Lors de mon premier voyage, j'avais découvert un Berlin proche de mes fantasmes : nous étions sur place pour découvrir le marché du film des Berlinales, et avec les joyeux gai-lurons de ma promotion nous découvrions en parallèle la vie nocturne berlinoise. Nous assistions donc aux conférences complétement morts par nos virées et petit à petit, la limite entre le plaisir de ces nuits et les découvertes des personnes fascinantes lors de nos interventions ont créé une sorte de souvenir de professionelo-plaisir que j'aime tant dans l'audiovisuel. Et ma mémoire rajoute à toutes ces activités les décors froids des bâtiments communistes de l'Est et la neige sur toute la ville qui n'arrête jamais de tomber.

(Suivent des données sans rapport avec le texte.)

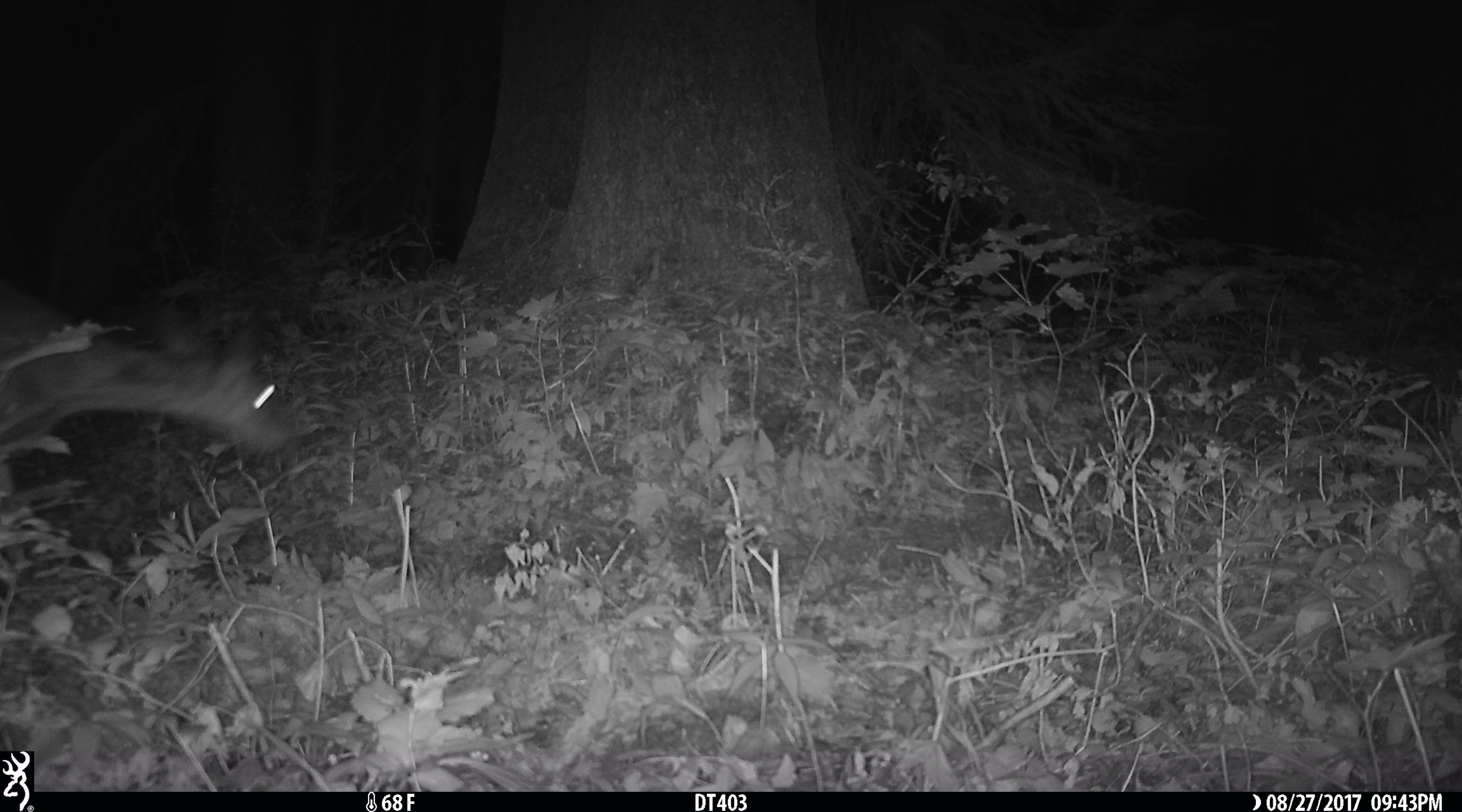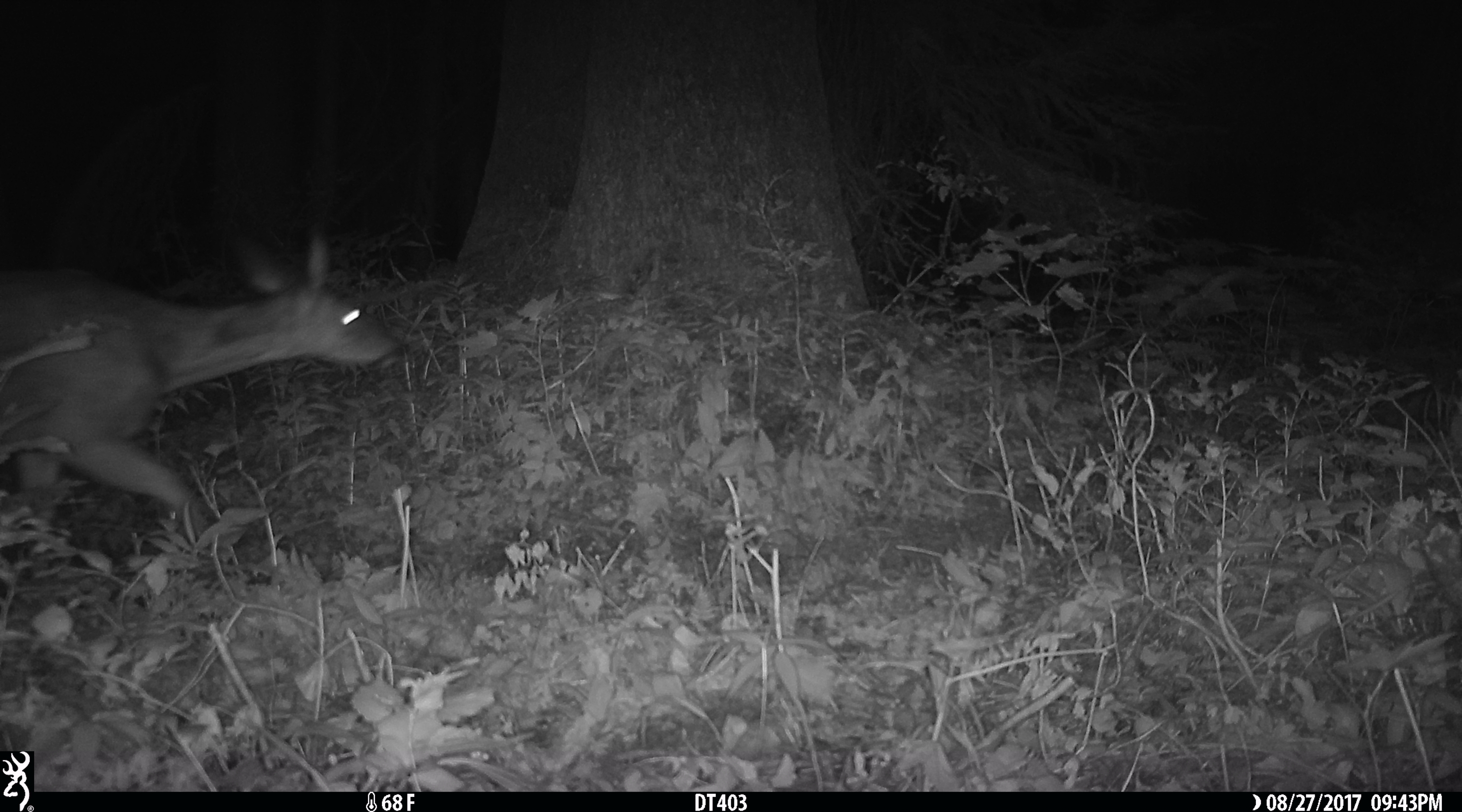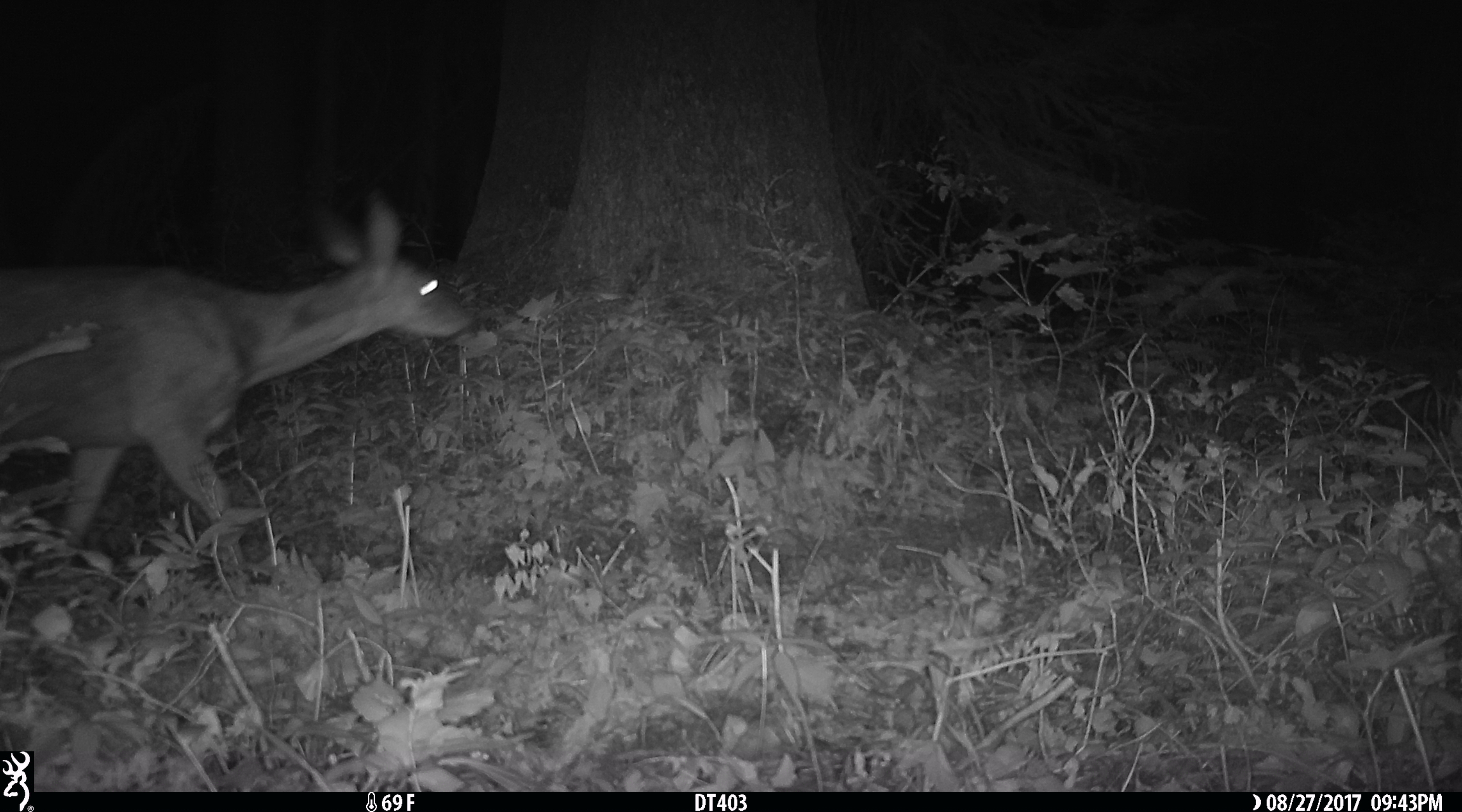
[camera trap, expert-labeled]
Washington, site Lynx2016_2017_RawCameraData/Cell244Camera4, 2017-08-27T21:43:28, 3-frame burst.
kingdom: Animalia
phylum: Chordata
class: Mammalia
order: Artiodactyla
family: Cervidae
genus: Odocoileus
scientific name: Odocoileus hemionus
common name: mule deer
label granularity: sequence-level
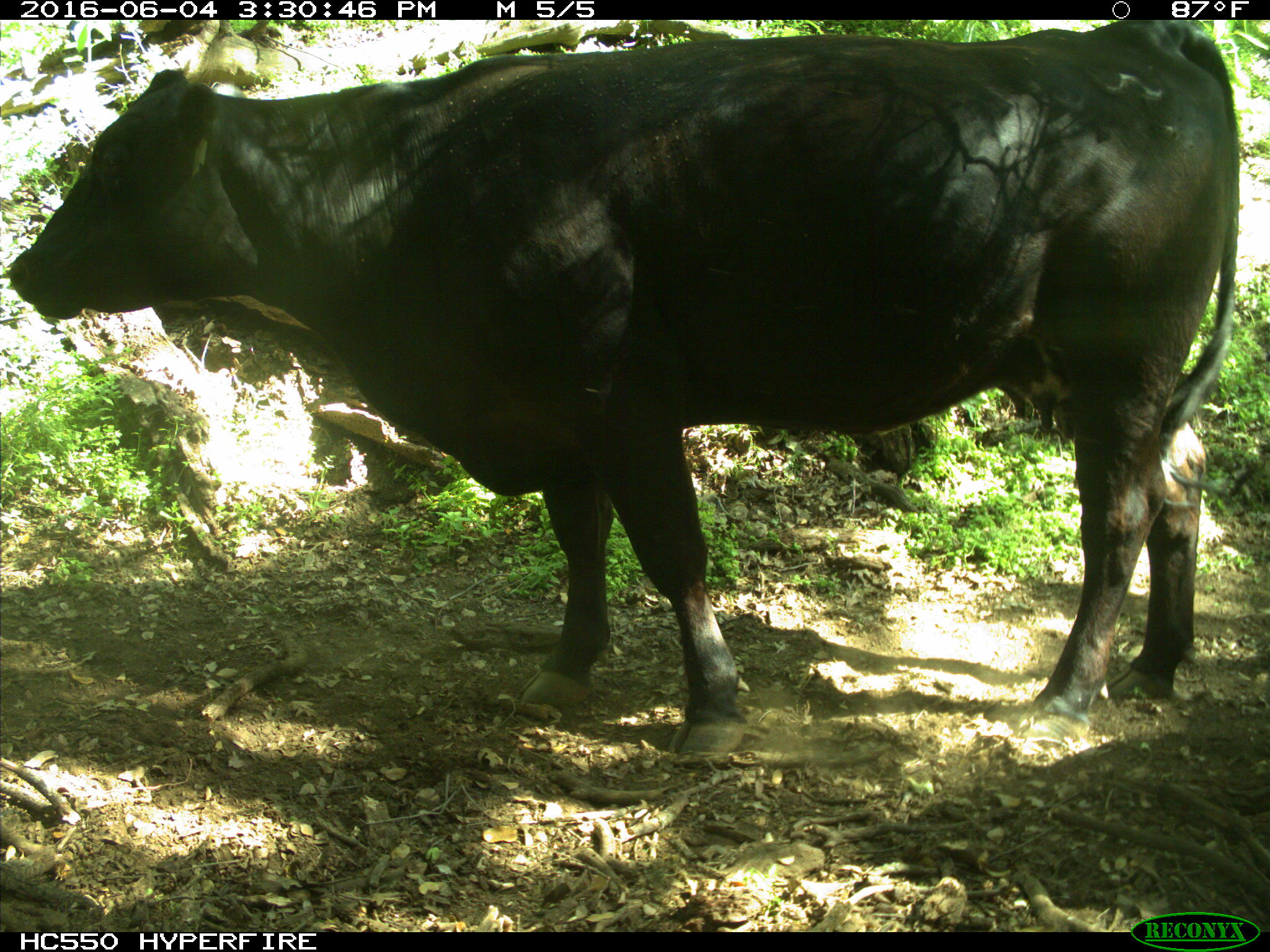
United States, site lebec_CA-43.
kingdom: Animalia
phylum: Chordata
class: Mammalia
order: Artiodactyla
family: Bovidae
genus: Bos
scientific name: Bos taurus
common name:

Une même ville peut être tellement différente par rapport aux périodex où on la découvre.
Il fait chaud dans le Berlin où j'arrive. Lucie et moi, après de multiples coups de téléphone, nous nous retrouvons dans le Sbahno en direction la colocation de Raphael. Ce dernier ne nous y attend pas : il a trouvé un petit boulot pour deux jours, de quoi se faire un peu pognon pour la durée de notre séjour. Il est serveur dans un bar, et c'est Benjamin, « Beng » qui nous accueille, son coloc' Lui, c'est quasiment 20h qu'il bosse durant deux grosses journées pour que le reste de la semaine soit un long weekend. La vie berlinoise se prend tranquillement, le travailler plus pour gagner plus est une aberration ultime : la vie n'est pas cher, pourquoi donc se gâcher son temps libre à essayer d'avoir plus d'argent alors qu'on en a pas besoin ? C'est Dolce Vita version allemande : süße Leben

Le petit Raphael finit tout de même par arriver, et je suis heureuse de retrouver mes amis pas vus depuis tant de temps... Cependant, j'ai eu une de mes plus longues journée avec 15h d'avion dans les pattes et le décalage horaire qui me décalque le crâne. Je me couche tôt.
Je ne me réveille pas en plein de milieu de la nuit, mais à une heure correcte du matin : 10h30. Raphaël est reparti bosser, et Lucie ronque comme un petit bébé. Lorsque cette dernière se lève, nous profitons du temps doux, et nous allons nous prélasser en terrasse où l'on peut avoir des brunchs pour moins de 4€.
Nous retrouvons ensuite Benjamin sur les bords de la Spree, et nous buvons quelques bières au soleil. Nous sommes tous les trois allongés sur l'herbe : nous représentons presque un moment bucolique en mode 21e siècle avec des gros buildings inachevés en arrière plan, des grosses cheminées d'un temps passé en face et nos bières à la main. Je suis sûre qu'un jour nous trouverons ce genre de comportement ultra rétro comme si on regarde un tableau de Monet.
Pendant ce temps où nous ne faisons rien, Raphael trime comme un bâtard dans son restau.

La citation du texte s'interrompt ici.